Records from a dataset
::::::::

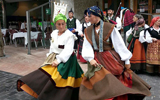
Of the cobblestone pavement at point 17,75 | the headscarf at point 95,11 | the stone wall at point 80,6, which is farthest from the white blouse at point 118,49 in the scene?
the stone wall at point 80,6

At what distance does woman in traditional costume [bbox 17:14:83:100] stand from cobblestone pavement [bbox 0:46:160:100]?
2.19 ft

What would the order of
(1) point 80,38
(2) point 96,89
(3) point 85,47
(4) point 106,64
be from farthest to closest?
(1) point 80,38
(3) point 85,47
(4) point 106,64
(2) point 96,89

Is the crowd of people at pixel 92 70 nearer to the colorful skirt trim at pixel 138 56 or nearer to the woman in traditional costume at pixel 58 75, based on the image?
the woman in traditional costume at pixel 58 75

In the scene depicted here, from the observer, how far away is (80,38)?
24.0 ft

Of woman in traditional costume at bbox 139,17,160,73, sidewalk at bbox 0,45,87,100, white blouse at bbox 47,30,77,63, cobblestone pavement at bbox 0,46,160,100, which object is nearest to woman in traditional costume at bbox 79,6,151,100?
white blouse at bbox 47,30,77,63

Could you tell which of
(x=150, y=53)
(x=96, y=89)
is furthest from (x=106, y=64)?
(x=150, y=53)

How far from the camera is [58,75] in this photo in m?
3.44

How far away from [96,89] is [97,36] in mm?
818

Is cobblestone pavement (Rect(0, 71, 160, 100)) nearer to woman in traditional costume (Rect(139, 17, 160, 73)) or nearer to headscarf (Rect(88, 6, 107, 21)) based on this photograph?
woman in traditional costume (Rect(139, 17, 160, 73))

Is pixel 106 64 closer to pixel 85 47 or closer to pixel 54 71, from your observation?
pixel 85 47

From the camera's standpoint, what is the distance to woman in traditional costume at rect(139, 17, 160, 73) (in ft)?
18.1

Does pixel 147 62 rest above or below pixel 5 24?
below

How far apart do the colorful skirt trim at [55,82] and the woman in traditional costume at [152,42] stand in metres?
2.70

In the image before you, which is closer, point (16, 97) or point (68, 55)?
point (68, 55)
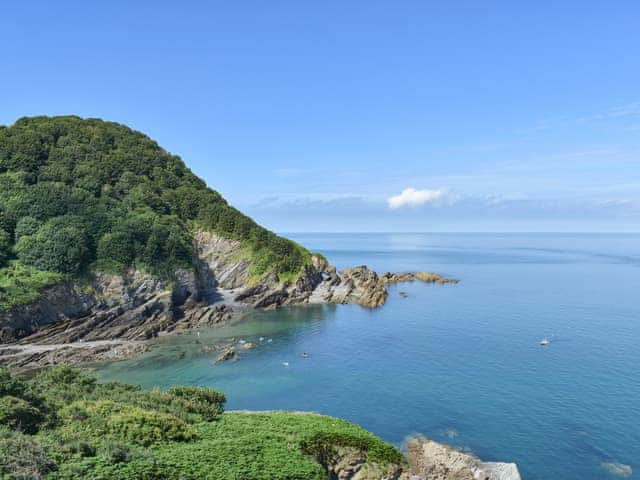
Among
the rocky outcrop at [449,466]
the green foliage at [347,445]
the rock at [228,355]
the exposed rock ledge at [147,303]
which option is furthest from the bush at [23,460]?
the exposed rock ledge at [147,303]

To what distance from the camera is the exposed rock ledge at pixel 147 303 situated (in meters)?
53.1

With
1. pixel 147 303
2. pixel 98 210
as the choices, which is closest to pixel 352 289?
pixel 147 303

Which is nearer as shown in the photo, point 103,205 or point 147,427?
point 147,427

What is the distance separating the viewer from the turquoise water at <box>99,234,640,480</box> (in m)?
32.6

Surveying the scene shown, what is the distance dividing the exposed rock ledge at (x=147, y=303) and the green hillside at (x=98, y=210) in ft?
8.01

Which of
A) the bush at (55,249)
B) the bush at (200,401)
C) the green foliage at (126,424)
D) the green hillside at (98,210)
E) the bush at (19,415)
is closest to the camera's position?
the bush at (19,415)

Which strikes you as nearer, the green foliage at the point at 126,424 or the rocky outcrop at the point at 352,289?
the green foliage at the point at 126,424

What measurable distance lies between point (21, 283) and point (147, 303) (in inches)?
662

::::::::

**What is asked**. Transcribe all the lines above exactly, apart from the pictures.

**Result of this exercise**.
Of the cobblestone pavement at point 17,75 | the headscarf at point 95,11 | the stone wall at point 80,6, which is farthest from the white blouse at point 118,49 in the scene?
the stone wall at point 80,6

At what distance does woman in traditional costume [bbox 17:14:83:100] stand from cobblestone pavement [bbox 0:46:160:100]?
2.19 ft

What would the order of
(1) point 80,38
(2) point 96,89
(3) point 85,47
(4) point 106,64
be from farthest to closest?
(1) point 80,38
(3) point 85,47
(4) point 106,64
(2) point 96,89

Is the crowd of people at pixel 92 70 nearer to the colorful skirt trim at pixel 138 56 or nearer to the woman in traditional costume at pixel 58 75, based on the image?
the woman in traditional costume at pixel 58 75

In the scene depicted here, from the observer, how far away is (80,38)?
24.0 ft

Of woman in traditional costume at bbox 139,17,160,73, sidewalk at bbox 0,45,87,100, white blouse at bbox 47,30,77,63, cobblestone pavement at bbox 0,46,160,100, which object is nearest to woman in traditional costume at bbox 79,6,151,100?
white blouse at bbox 47,30,77,63

Could you tell which of
(x=150, y=53)
(x=96, y=89)
is furthest from (x=106, y=64)?
(x=150, y=53)

How far from the camera is [58,75] in this photo in m?
3.44

How far away from [96,89] is [97,36] in mm?
818

Is cobblestone pavement (Rect(0, 71, 160, 100)) nearer to woman in traditional costume (Rect(139, 17, 160, 73)) or nearer to headscarf (Rect(88, 6, 107, 21)) based on this photograph?
woman in traditional costume (Rect(139, 17, 160, 73))

Is pixel 106 64 closer to pixel 85 47 or closer to pixel 54 71, from your observation?
pixel 85 47

From the camera's standpoint, what is the distance to woman in traditional costume at rect(139, 17, 160, 73) (in ft)?
18.1

Does pixel 147 62 rest above or below pixel 5 24?
below

How far apart do the colorful skirt trim at [55,82] and the woman in traditional costume at [152,42] stand in metres?
2.70

In the image before you, which is closer, point (16, 97) or point (68, 55)?
point (68, 55)
Among
the rocky outcrop at [449,466]
the green foliage at [347,445]
the rock at [228,355]
the exposed rock ledge at [147,303]
which option is furthest from the bush at [23,460]?
the exposed rock ledge at [147,303]

To what distance from the camera is the exposed rock ledge at pixel 147 303 situated (in meters)?
53.1

With
1. pixel 147 303
2. pixel 98 210
as the choices, which is closest to pixel 352 289?
pixel 147 303

Which is nearer as shown in the photo, point 103,205 or point 147,427?
point 147,427

What is the distance separating the viewer from the turquoise water at <box>99,234,640,480</box> (in m)?
32.6

Surveying the scene shown, what is the distance dividing the exposed rock ledge at (x=147, y=303) and the green hillside at (x=98, y=210) in ft?
8.01

Which of
A) the bush at (55,249)
B) the bush at (200,401)
C) the green foliage at (126,424)
D) the green hillside at (98,210)
E) the bush at (19,415)
is closest to the camera's position?
the bush at (19,415)

Which strikes you as nearer, the green foliage at the point at 126,424 or the rocky outcrop at the point at 352,289?
the green foliage at the point at 126,424

What measurable distance lies between point (21, 283) and point (147, 303) (in inches)?
662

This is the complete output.